▸ Excerpted text
What brought me here to this meeting?  My Australian friend had traveled over six thousand miles, specifically to continue his education with this organization and to immerse himself in the rich stew of the consciousness/ spiritual community of Santa Monica/ Venice.  He was committed to reinvention.  What could have been the draw for him to come so far I wondered?  Initially, I had politely declined his invitation, not wanting to go through the high pressure sales pitch/ enrollment process I remembered from the old days.  Then at lunch one day he said with a big grin, ‘You know mate, I forgot that as a graduate you are eligible to sit in on the seminar.’   

Werner Erhard on his directors chair
Mulling it over, I decided that the time had come to revisit the origins of my personal spiritual path begun so many years ago (1979 to be exact).  I have long considered the training as the turning point in my personal growth path.  My inner life was kick started with those two weekends .  Connections made after that first experience led to meeting an Indian guru and then a new age television minister and one seminar led to a workshop which led to a retreat and so on.  Personal and spiritual growth became a pillar of my life.  Suddenly over thirty years had passed.  I retired from my career in education and began a reinvention process.

▸ Task
Carry on the personal account of returning to the seminar, picking up right after its final sentence.

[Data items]
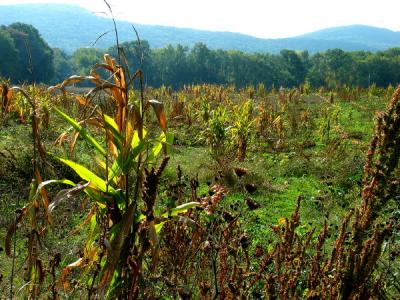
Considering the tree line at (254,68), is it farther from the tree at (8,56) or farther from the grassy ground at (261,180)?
the grassy ground at (261,180)

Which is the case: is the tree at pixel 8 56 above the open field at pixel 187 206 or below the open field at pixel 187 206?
below

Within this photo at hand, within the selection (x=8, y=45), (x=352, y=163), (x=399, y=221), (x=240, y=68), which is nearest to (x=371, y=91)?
(x=352, y=163)

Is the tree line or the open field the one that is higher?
the open field

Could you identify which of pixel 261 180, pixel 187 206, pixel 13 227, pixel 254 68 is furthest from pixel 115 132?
pixel 254 68

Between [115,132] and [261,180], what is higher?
[115,132]

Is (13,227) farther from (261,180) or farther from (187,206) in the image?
(261,180)

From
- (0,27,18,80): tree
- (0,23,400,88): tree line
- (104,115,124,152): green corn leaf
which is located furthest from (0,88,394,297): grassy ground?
(0,23,400,88): tree line

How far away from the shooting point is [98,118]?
2287 millimetres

▸ Reply
Life review is common after significant transitions such as 'retirement.'  Where did I come from?  What did I accomplish?  Connecting the dots of one’s life.  So, when this friend invited me, my notion was that it might be fun to go down memory lane for an evening.  Maybe a bit like going to one’s old high school or first summer camp.  Remember the good things and taste a bit of the old emotions.   But subconsciously, I felt something needed to be completed.  Some strings needed retying.   

Sitting in that familiar setting and format, I felt like I had been on a long trip in space and returned to earth but time had stood still.  I was older and a bit wiser but the scene was the same.  The chalk boards on the stage announced the intended results of the seminar and laid out the agenda for the evening.  One highly verbal older woman reported she had been doing this work for over thirty years.   She gave it credit for the three degrees she had earned and declared her intention to publish her book, at last.  A young woman shared her challenge in getting her new husband to understand her.   Another person declaimed about her cranky neighbor.  

The normalcy and commonsensical nature of their dilemmas was striking.  Not in an obscure ivory tower way, nor in a god soaked church, but simply human and down to earth living.    Real people with practical projects and goals in the world. The supportive and clear thinking of the seminar leader impressed me.  He did not play around with platitudes and vague concepts. Very real and practical coaching.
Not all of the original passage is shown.